BAB I PENDAHULUAN A. Latar Belakang Masalah

BAB I PENDAHULUAN A. LATAR BELAKANG

BAB I PENDAHULUAN. A. Latar Belakang

BAB I PENDAHULUAN A. Latar Belakang

BAB I PENDAHULUAN. 1.1 Latar Belakang Masalah. Sains pada hakekatnya dapat dipandang sebagai produk dan sebagai

BAB I PENDAHULUAN 1.1 Latar Belakang Masalah

BAB I PENDAHULUAN 1.1 Latar Belakang Masalah

BAB I PENDAHULUAN. belajar untuk mengamati, menentukan subkompetensi, menggunakan alat dan

I. PENDAHULUAN. diri setiap individu siswa. Mudah masuknya segala informasi, membuat siswa

Oleh : Sri Milangsih NIM. S BAB I PENDAHULUAN. tinggi. Persepsi ini menyebabkan guru terkungkung dalam proses

BAB I PENDAHULUAN. A. Latar Belakang Masalah

BAB I PENDAHULUAN. mengembangkan kualitas sumber daya manusia. Pasal 31 ayat 2 Undang-Undang

BAB I PENDAHULUAN. 1.1 Latar Belakang Masalah

I. PENDAHULUAN. Manusia (SDM) yang berkualitas yang mampu menghadapi tantangan

BAB I PENDAHULUAN 1.1 Latar Belakang

BAB I PENDAHULUAN. pendidikan memang memiliki peranan penting dalam kehidupan umat manusia.

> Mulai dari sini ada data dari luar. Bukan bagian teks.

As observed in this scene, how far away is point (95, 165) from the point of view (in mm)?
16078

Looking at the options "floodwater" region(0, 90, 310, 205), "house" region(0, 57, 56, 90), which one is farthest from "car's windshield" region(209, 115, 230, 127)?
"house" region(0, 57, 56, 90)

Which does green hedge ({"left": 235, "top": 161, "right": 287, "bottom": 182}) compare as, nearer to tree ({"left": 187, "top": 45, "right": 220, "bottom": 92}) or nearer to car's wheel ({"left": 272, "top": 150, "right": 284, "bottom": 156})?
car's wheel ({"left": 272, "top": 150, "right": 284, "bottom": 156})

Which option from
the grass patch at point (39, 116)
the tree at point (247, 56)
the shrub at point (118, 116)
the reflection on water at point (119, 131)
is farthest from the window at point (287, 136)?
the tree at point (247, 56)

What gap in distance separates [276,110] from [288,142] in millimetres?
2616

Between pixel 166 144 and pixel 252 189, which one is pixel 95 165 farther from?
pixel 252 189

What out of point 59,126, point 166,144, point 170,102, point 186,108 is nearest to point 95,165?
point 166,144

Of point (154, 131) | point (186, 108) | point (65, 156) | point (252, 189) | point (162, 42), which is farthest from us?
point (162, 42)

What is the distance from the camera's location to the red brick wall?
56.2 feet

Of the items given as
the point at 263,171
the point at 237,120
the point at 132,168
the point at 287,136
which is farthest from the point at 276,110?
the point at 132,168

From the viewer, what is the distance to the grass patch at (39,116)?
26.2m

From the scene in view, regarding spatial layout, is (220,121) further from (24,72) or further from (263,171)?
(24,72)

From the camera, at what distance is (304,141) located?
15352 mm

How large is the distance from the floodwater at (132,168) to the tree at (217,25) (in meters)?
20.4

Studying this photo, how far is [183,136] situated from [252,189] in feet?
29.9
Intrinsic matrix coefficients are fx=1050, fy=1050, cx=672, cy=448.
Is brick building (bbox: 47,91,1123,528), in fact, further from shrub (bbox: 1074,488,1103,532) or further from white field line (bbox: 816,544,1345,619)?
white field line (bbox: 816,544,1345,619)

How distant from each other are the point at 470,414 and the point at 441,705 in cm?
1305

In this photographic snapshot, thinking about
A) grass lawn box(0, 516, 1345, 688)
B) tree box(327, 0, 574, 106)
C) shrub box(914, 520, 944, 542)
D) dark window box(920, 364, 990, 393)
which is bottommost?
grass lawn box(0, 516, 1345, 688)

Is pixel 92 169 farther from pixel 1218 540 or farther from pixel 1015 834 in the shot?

BAB I PENDAHULUAN. sikap mental siswa (Wiyanarti, 2010: 2). Kesadaran sejarah berkaitan dengan upaya

BAB I PENDAHULUAN. (Depdiknas, 2003). Dalam memajukan sains guru di tuntut lebih kretatif. dalam penyelenggaraan pembelajaran.

BAB I PENDAHULUAN. 1.1 Latar Belakang. Dalam kehidupan, pendidikan memegang peranan penting karena

I. PENDAHULUAN. dinamis dan sarat perkembangan. Oleh karena itu, perubahan atau. antisipasi kepentingan masa depan (Trianto, 2009:1).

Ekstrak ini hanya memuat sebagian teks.